At 10:30 am, with my coffee drunk, the lawn mowed and the rain holding off, I looked around.  Weeds were invading the blueberry bushes, the early pea beds, the bank overlooking the vegetable garden, the rose and flower beds and the rockeries…the only part of my yard that didn’t seem to have weeds was the herb garden.  I looked up at the sky – it was not sunny but it was not raining.  I found a bucket and trowel.  It was time to start weeding.  After about three hours with much left to do, I went inside and made an egg salad sandwich with one of the hardboiled eggs left over from Easter. 

After that quick lunch break I went back outside.  Although the weeds, especially the pernicious creeping buttercups were everywhere, I enjoyed digging up the roots and pulling them out.  I just kept digging and pulling until almost six o’clock.  This seemed like a reasonable method to get rid of weeds.  I filled my entire green recycling container.  It was a remarkably pleasant afternoon.  Here and there as I hung precariously on the steeper sections of my rockery, neighbors walked by with their dogs.  We exchanged pleasantries.  I wondered if other retirees were out in their gardens digging out buttercups.  I am looking forward to my next gardening day.  Next time I hope to be putting attractive plants into the rich damp soil – not pulling the bad guys out.  Perhaps I’ll become a better gardener now that I have a little more time.

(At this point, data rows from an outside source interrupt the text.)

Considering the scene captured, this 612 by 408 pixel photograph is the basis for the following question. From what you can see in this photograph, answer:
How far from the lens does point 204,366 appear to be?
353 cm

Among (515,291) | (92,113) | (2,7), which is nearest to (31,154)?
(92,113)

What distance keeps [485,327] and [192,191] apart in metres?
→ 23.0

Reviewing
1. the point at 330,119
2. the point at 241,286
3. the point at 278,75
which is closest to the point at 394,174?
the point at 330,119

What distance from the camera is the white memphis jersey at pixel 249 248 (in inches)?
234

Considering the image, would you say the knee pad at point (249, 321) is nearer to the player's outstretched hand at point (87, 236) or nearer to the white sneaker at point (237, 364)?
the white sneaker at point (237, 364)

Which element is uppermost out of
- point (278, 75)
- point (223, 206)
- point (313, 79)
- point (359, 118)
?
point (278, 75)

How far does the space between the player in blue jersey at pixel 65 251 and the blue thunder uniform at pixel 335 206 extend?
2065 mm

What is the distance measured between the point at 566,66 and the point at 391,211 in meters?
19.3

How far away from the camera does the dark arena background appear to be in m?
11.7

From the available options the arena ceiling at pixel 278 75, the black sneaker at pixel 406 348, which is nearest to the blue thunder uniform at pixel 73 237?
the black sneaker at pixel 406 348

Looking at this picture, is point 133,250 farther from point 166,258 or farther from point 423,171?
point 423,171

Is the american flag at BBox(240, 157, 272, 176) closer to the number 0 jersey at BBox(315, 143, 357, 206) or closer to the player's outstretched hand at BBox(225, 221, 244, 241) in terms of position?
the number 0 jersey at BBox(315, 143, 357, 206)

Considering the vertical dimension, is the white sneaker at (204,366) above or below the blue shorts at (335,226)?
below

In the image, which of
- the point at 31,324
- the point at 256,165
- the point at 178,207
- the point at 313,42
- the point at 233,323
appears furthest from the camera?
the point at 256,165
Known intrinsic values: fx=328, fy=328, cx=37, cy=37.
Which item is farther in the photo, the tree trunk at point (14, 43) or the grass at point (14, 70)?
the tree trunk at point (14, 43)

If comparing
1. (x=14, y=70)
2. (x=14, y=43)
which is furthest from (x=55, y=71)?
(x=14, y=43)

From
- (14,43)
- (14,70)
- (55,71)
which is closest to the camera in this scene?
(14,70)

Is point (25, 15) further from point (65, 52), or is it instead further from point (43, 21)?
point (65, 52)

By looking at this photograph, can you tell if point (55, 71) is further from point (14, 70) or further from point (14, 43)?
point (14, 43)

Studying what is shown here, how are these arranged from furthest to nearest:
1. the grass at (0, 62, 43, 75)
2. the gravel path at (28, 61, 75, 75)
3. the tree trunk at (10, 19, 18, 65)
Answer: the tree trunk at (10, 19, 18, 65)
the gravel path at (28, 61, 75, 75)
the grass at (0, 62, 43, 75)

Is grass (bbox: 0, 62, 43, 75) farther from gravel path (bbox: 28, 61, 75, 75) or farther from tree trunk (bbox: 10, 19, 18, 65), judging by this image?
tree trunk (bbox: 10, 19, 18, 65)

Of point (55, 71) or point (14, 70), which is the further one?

By the end of the day I was tired but satisfied.  Good job I said to myself.  Even I can accomplish a lot in the garden – my back is strong and I pay attention to my gardening posture.  I felt as if I had contributed to the spirit of Earth Day.  I had removed many invasive weeds and protected my young spring vegetables and soon-to-bloom flowers from being chocked.  Lucky I don’t really have a back forty or I’d still be out there.